* _Instructions to follow_:
The following data has a line with "Авторы антитабачной рекламы" and a line with "Oude auto in". Write out exactly those lines and all the lines between them.

* _Entries shown_:
= = = =

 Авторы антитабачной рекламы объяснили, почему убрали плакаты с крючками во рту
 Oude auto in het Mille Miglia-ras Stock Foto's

= = = =

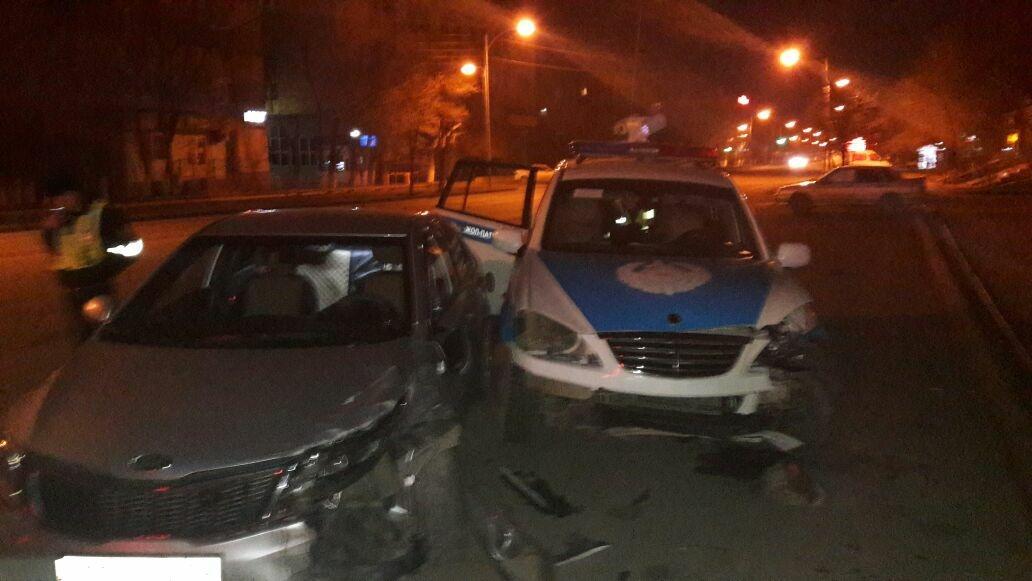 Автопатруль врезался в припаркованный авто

= = = =

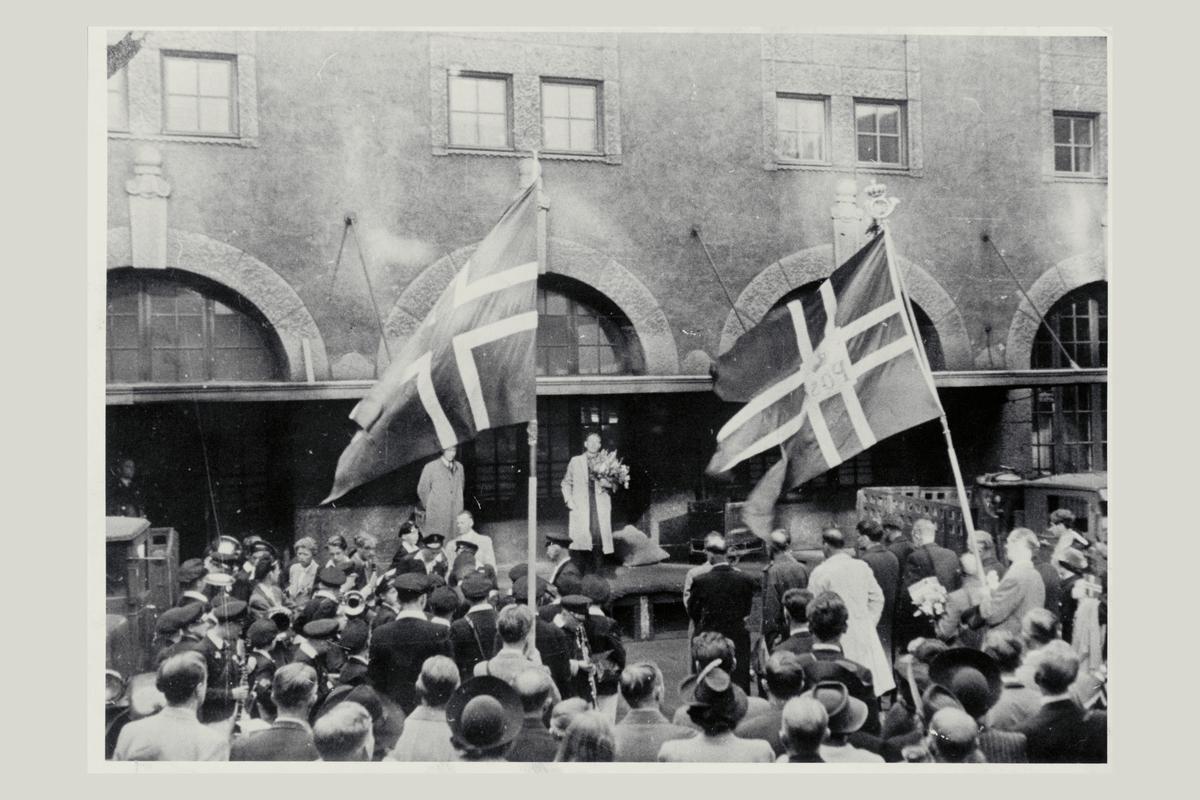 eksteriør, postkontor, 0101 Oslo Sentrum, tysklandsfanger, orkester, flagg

= = = =

* _Solved exercise_:
 Авторы антитабачной рекламы объяснили, почему убрали плакаты с крючками во рту
 Oude auto in het Mille Miglia-ras Stock Foto's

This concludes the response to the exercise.